Potenza dei luoghi. Il pessimo Brunetta – noto, da politico forzista e da ministro, come feroce nemico dei lavoratori prima ancora che dei loro diritti – arriva nella splendida sede del Cnel e, miracolo, scopre che i lavoratori hanno persino dei diritti e che, rispettandoli, si possono ottenere risultati migliori rispetto a quelli di uno scontro perenne.
Di questo passo c’è il rischio che il Cnel, da “ente inutile” possa finalmente diventare ciò per cui era stato pensato. Ossia il luogo dove “pensare” il futuro dell’economia e del lavoro.

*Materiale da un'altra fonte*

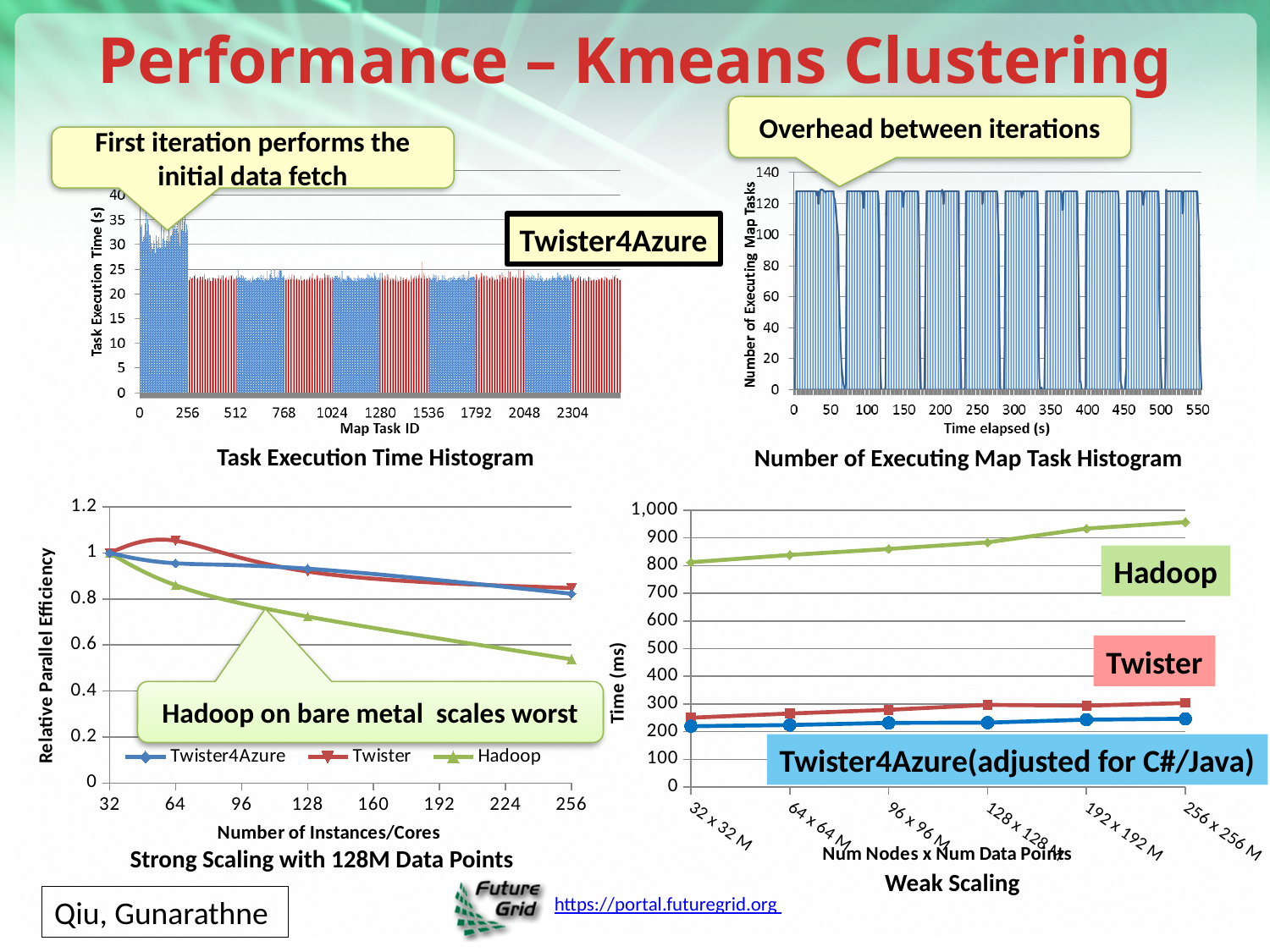
In the Weak Scaling chart, is the Hadoop value at 256 x 256 M greater or less than 900? greater How many categories are shown on the x axis of the Weak Scaling chart (bottom-right)? 6 What kind of chart is the Task Execution Time Histogram (top-left)? bar chart In the Weak Scaling chart, does the Hadoop series rise or fall from 32 x 32 M to 256 x 256 M? rise In the Strong Scaling with 128M Data Points chart, does the Hadoop series rise or fall as the number of instances/cores increases? fall In the Strong Scaling with 128M Data Points chart, is the Hadoop value at 256 instances/cores greater or less than 0.6? less In the Number of Executing Map Task Histogram (top-right), is the peak number of executing map tasks greater or less than 140? less What kind of chart is the Strong Scaling with 128M Data Points chart (bottom-left)? line chart In the Strong Scaling with 128M Data Points chart, which series has the lowest relative parallel efficiency at 256 instances/cores? Hadoop In the Strong Scaling with 128M Data Points chart, which series has the highest relative parallel efficiency at 64 instances/cores? Twister How many series does the legend of the Strong Scaling with 128M Data Points chart list? 3 In the Weak Scaling chart, which series has the highest time at 256 x 256 M? Hadoop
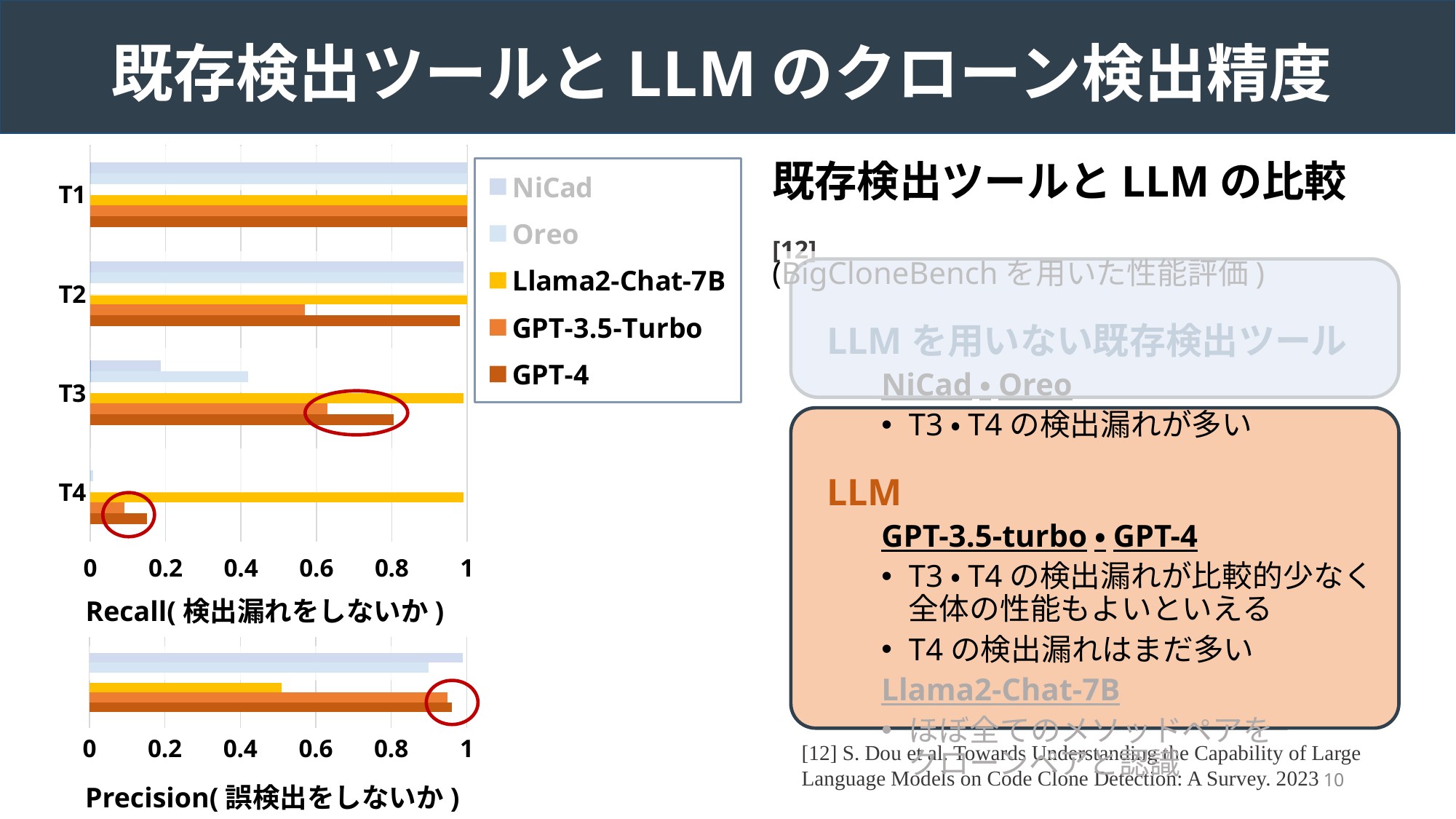
In the Precision chart, which series has the lowest value? Llama2-Chat-7B In the Recall chart at T2, which is larger: GPT-3.5-Turbo or GPT-4? GPT-4 In the Recall chart, is the value for GPT-4 at T4 greater or less than 0.2? less In the Recall chart, is the value for Llama2-Chat-7B at T3 greater or less than 0.8? greater In the Precision chart, is the value for NiCad greater or less than 0.8? greater What kind of chart is the Recall chart on the left of the slide? bar chart In the Recall chart, do the GPT-4 values rise or fall going from T1 to T4? fall In the Recall chart at T3, which is larger: NiCad or Oreo? Oreo How many series does the legend list for the charts? 5 How many categories (T1–T4) are shown on the Recall chart? 4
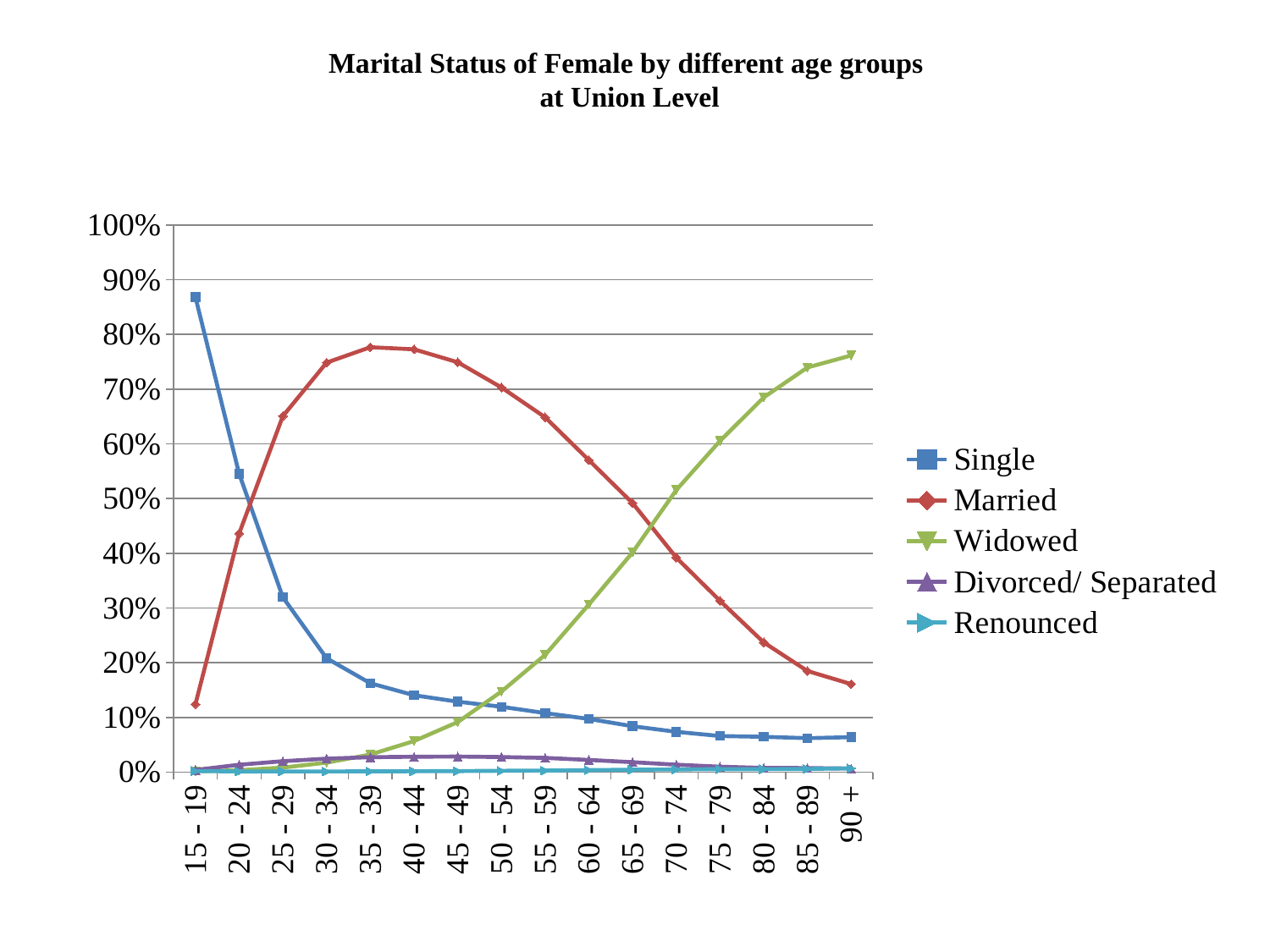
At 20 - 24, which is larger, Single or Married? Single What kind of chart is shown on the slide? line chart Does the Single series rise or fall as age increases along the x axis? fall Which age group has the lowest value for Married? 15 - 19 At 70 - 74, which is larger, Married or Widowed? Widowed Which age group has the highest value for Widowed? 90 + How many series does the legend list? 5 How many age groups are shown on the x axis? 16 Is the value for Single at 15 - 19 greater or less than 80%? greater Is the value for Married at 15 - 19 greater or less than 20%? less Which age group has the highest value for Single? 15 - 19 Is the value for Widowed at 90 + greater or less than 70%? greater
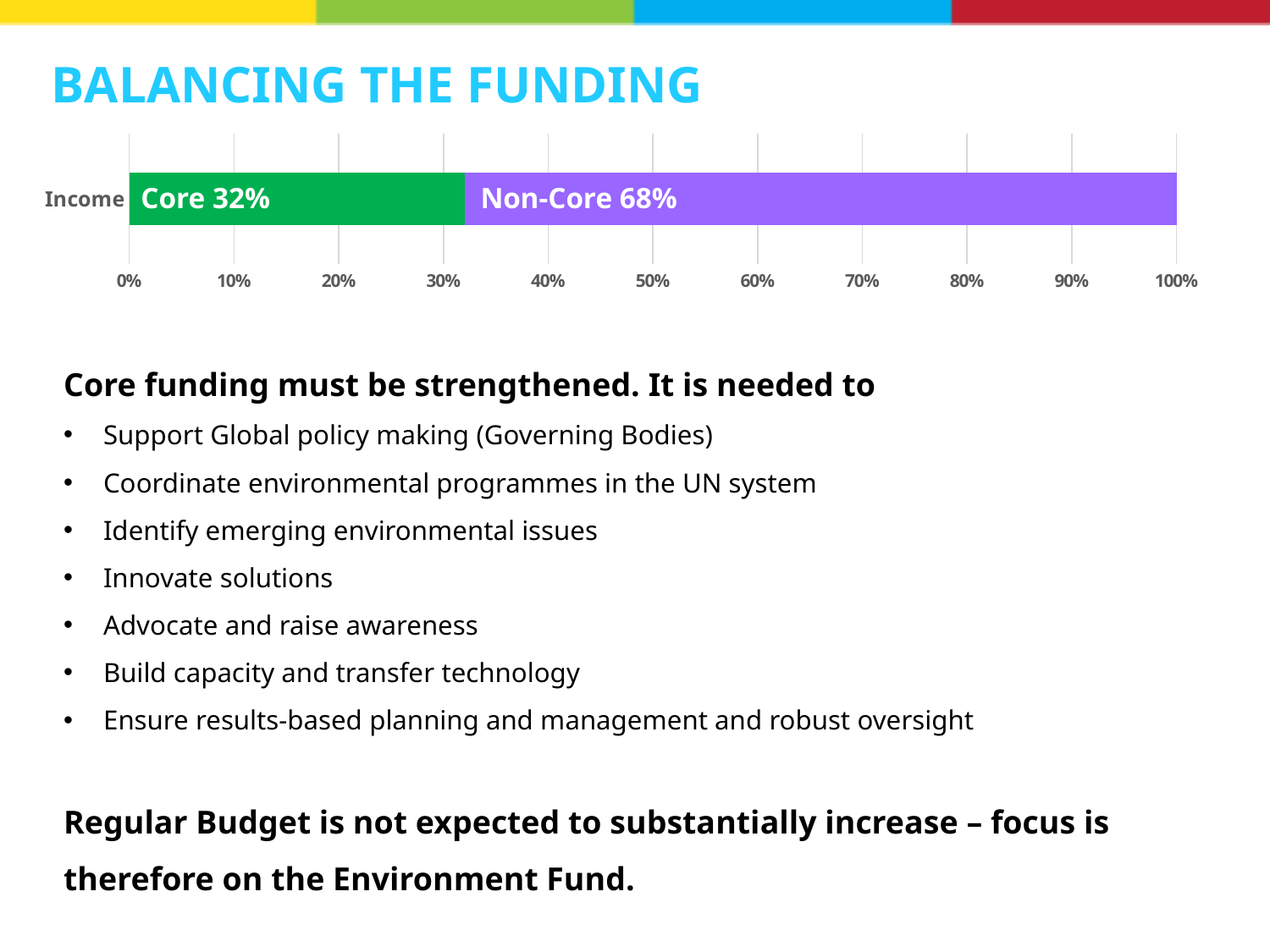
What is the label of the category on the vertical axis of the chart? Income What is the total of the Core and Non-Core segments of the Income bar? 100% Is the Core share of Income greater or less than 40%? less What share of Income is Non-Core? 68% What colour is the Non-Core segment of the bar? Purple Which segment of the Income bar is the smallest? Core Which segment of the Income bar is larger, Core or Non-Core? Non-Core How many segments make up the Income bar? 2 Is the Non-Core share of Income greater or less than 60%? greater What kind of chart is shown on the slide? Stacked horizontal bar chart What is the difference in percentage points between the Non-Core and Core shares of Income? 36 What share of Income is Core? 32%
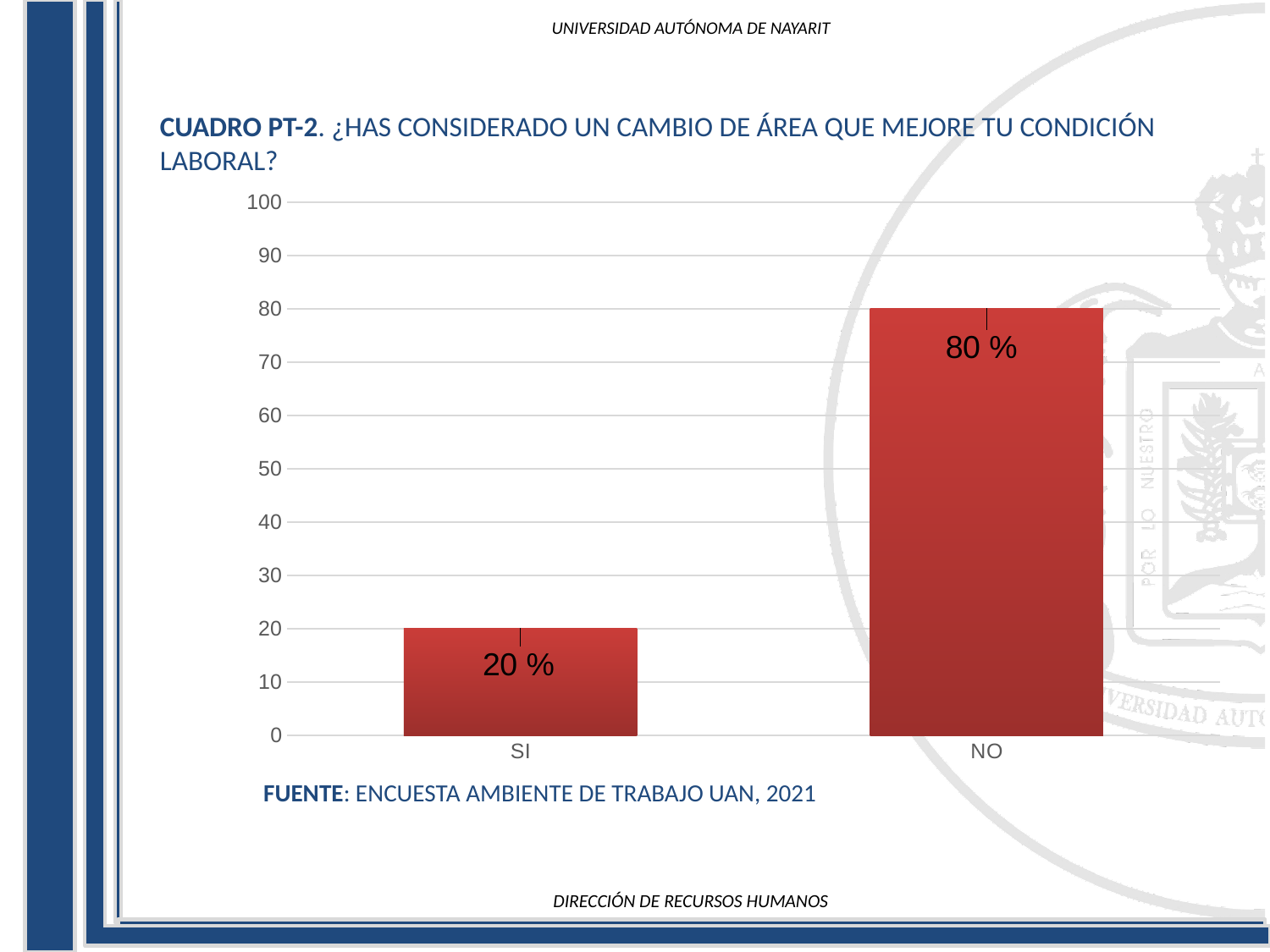
What is the difference between the values for NO and SI? 60 % Is the value for SI greater or less than 30? less What source is cited below the chart? ENCUESTA AMBIENTE DE TRABAJO UAN, 2021 What is the maximum value shown on the y axis? 100 Which category has the highest value? NO What kind of chart is shown on the slide? bar chart What is the value for SI? 20 % Is the value for NO greater or less than 50? greater What is the value for NO? 80 % How many categories are shown on the x axis? 2 Which is larger, the value for SI or the value for NO? NO Which category has the lowest value? SI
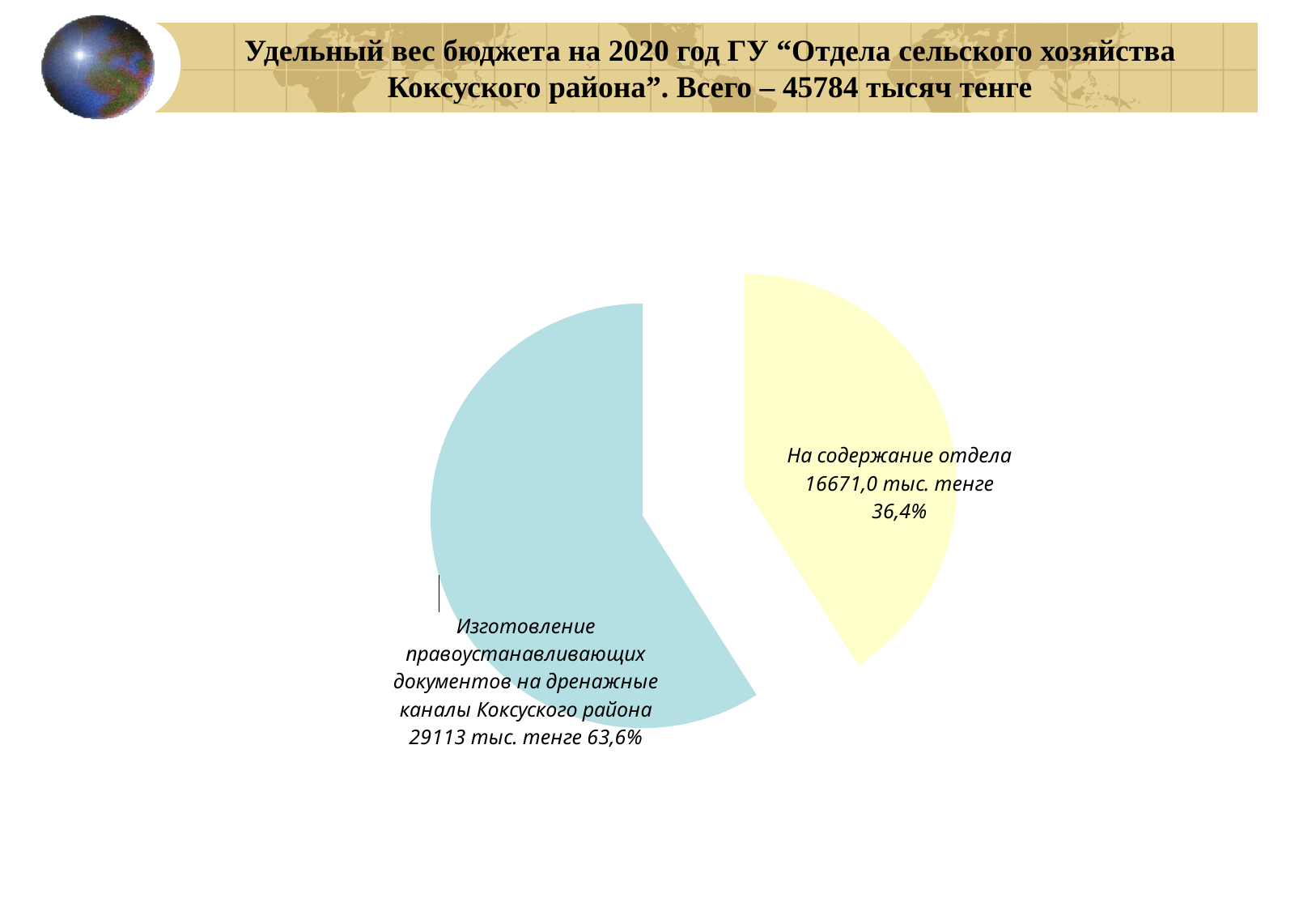
What kind of chart is shown on the slide? pie chart What total budget is stated in the slide title? 45784 тысяч тенге What share of the pie does "Изготовление правоустанавливающих документов на дренажные каналы Коксуского района" represent? 63,6% What is the value for "На содержание отдела"? 16671,0 тыс. тенге What is the difference in percentage points between the two slices? 27,2 Which is larger: "На содержание отдела" or "Изготовление правоустанавливающих документов на дренажные каналы Коксуского района"? Изготовление правоустанавливающих документов на дренажные каналы Коксуского района Which slice is the largest? Изготовление правоустанавливающих документов на дренажные каналы Коксуского района How many slices does the pie chart have? 2 Which slice is the smallest? На содержание отдела What is the value for "Изготовление правоустанавливающих документов на дренажные каналы Коксуского района"? 29113 тыс. тенге What share of the pie does "На содержание отдела" represent? 36,4% What colour is the slice for "На содержание отдела"? yellow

Dunque proprio Brunetta, fustigatore dei lavoratori e poi ammiratore di Giggino Di Maio, invita a “dare finalmente attuazione all’articolo 46 della Costituzione, iniziando a dibattere su una legge in materia di partecipazione dei lavoratori, così da superare alla radice, in una prospettiva di economia sociale di mercato, le spinte conflittuali che ancora oggi incidono sulla qualità e l’efficacia delle nostre relazioni industriali”.
Roba che neanche Fanfani.. E non basta. “Siamo a un bivio: tentare di cristallizzare la situazione attuale, senza peraltro garantire coesione sociale alla luce delle profonde dinamiche di mutamento tecnologico in corso, oppure costruire davvero l’Italia del futuro, i nuovi mercati del lavoro e le nuove professionalità”. Francesco Paolo Capone, segretario generale Ugl, ringrazia. Carlesi e l’Istituto Stato e partecipazione possono entusiasmarsi. È vero che le Pmi occupano 14 milioni di lavoratori, compresi i famigliari dei titolari, ma non per questo la “partecipazione” è garantita in ogni caso dalle piccole dimensioni.
Curioso che queste analisi arrivino ora che Brunetta è al Cnel e non quando era al governo. Ma la folgorazione sulla via del lavoro arriva quando arriva. E deve essere stata una folgorazione molto intensa. Perché ha coinvolto persino il Corriere, quotidiano di quella parte di patronato che vuole l’immigrazione di massa – mezzo milione in un anno, come chiede il ministro (ex?) cognato Lollobrigida – per disporre di nuovi schiavi. Ma ora il fu grande giornale avverte che, se gli imprenditori vogliono personale di qualità, devono superare l’esame in cui i possibili dipendenti valutano la qualità del lavoro e degli imprenditori stessi.
E non basta la pur comprensibile, e spesso sacrosanta, eliminazione del reddito di cittadinanza. Perché i fannulloni troveranno altri escamotage per campare mentre chi ha professionalità e profili professionali richiesti non accetterà il ricatto governativo, con l’obbligo di accettare qualsiasi occupazione, in qualsiasi parte d’Italia e con qualsiasi retribuzione, purché il contratto sia superiore ai 12 mesi. Davvero i dilettanti allo sbaraglio del circolo della Garbatella sono convinti che un ingegnere, un tecnico specializzato, un cameriere uscito da un istituto alberghiero accettino di trasferirsi a Milano per affrontare un costo della vita insostenibile con retribuzioni indecenti?
Piuttosto sceglieranno di spostarsi all’estero, riducendo ulteriormente le figure professionali di qualità e lasciando spazio a schiavi privi di competenza ma pronti ad accettare qualsiasi proposta. O, in ogni caso, saranno costretti ad abbandonare le aree italiane più deboli, prive di possibilità di attrazione, per trasferirsi nei centri maggiori. Distruggendo il tessuto sociale che avrebbe bisogno di rilancio e non di ulteriore penalizzazione. Non è così che si costruisce il futuro. Ma la folgorazione era sulla via di Damasco, sul Cnel e su via Solferino. Sulla Garbatella è buio fitto.